Several studies have assessed the role of the postconception addition of heparin; however, most have used higher doses than those used in our clinical practice.Rosove and colleagues reported a 93% success rate with dose-adjusted subcutaneous heparin, the mean heparin doses being about 25,000 units/day. Kuttah, in a population of 25 patients, treated with aspirin plus dose-adjusted subcutaneous heparin, noting a success rate of 76% (mean heparin dose of 26,000 units/day). In the study by Many and colleagues, patients treated with prednisone plus aspirin plus heparin at 5000 units twice a day had a better outcome (69%) than those treated with aspirin plus prednisone (43%) or prednisone alone (7%).
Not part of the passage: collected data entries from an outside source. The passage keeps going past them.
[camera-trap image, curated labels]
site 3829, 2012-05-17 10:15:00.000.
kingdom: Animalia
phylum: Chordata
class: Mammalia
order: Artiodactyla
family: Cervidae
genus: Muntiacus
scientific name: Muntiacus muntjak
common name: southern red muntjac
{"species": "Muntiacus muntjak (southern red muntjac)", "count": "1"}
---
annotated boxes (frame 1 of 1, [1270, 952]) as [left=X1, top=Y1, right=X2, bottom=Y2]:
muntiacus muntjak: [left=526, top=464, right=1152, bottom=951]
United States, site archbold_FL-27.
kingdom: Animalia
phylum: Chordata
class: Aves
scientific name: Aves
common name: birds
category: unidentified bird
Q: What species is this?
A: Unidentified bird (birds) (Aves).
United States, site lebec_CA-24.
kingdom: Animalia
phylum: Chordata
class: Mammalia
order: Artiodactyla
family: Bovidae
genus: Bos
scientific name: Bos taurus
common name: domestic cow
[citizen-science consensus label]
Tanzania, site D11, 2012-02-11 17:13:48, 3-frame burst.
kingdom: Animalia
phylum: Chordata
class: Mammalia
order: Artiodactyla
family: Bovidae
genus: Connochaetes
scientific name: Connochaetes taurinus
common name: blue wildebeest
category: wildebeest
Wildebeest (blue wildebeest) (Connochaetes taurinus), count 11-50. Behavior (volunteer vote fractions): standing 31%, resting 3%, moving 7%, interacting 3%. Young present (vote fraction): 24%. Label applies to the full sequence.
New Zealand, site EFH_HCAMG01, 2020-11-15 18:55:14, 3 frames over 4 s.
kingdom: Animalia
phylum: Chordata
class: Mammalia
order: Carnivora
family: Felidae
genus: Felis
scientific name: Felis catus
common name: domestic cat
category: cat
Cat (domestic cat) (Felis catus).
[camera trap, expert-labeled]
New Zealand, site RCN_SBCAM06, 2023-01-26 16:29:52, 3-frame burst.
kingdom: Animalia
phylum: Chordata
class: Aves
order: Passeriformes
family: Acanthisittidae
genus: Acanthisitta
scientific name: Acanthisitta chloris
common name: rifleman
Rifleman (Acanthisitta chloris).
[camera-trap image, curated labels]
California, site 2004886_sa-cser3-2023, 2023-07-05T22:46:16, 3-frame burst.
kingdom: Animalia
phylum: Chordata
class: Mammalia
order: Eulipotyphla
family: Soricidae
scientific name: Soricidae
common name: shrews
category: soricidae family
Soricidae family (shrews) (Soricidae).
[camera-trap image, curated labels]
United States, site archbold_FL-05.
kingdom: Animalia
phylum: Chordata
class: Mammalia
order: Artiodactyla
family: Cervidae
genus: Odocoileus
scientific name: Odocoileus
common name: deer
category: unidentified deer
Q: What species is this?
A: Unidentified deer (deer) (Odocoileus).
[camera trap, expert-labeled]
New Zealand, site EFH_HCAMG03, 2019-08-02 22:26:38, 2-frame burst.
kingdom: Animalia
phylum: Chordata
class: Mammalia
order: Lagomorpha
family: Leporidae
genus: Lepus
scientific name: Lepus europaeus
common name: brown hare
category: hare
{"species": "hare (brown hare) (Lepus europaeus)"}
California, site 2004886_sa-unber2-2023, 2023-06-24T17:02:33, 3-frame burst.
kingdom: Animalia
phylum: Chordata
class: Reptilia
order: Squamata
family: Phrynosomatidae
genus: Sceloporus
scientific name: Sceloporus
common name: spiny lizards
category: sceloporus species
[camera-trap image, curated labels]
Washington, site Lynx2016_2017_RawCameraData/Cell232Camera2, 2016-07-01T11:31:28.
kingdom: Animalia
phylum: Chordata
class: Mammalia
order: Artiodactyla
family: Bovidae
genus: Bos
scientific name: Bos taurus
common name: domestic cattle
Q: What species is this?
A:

Based on the results of our study, it appears that fixed low-dose porcine heparin is more effective than the high-dose, dose-adjusted regimens. This was evidenced by the success rate of 100%, whereby all patients with antiphospholipid-syndrome-induced RFL had normal-term deliveries. It may be that higher doses of heparin contribute to adverse outcomes, such as small periplacental hemorrhages. Parkereported on the combination of low-dose heparin used in conjunction with intravenous immunoglobulin (IVIG). Her success rate for this regimen, however, was only 27%, suggesting that IVIG has little role in antiphospholipid recurrent fetal loss.
In our experience, sticky platelet syndrome (SPS) is the second most common prothrombotic defect contributing to RFL-associated blood coagulation protein/platelet defect. Other common causes include protein S deficiency, tissue plasminogen activator (TPA) deficiency, activated protein C resistance, and type 1 plasminogen activator (PAI-1) defects (Table I). Patients with SPS are treated the same as those with other prothrombotic defects, using preconception low-dose aspirin and immediate postconception addition of low-dose porcine heparin, with both agents being used to term delivery. It is unclear whether heparin is required in SPS patients; however, given the 100% success rate and lack of significant complications with this treatment regimen in our study, it is recommended that heparin be administered to patients with RFL-associated SPS.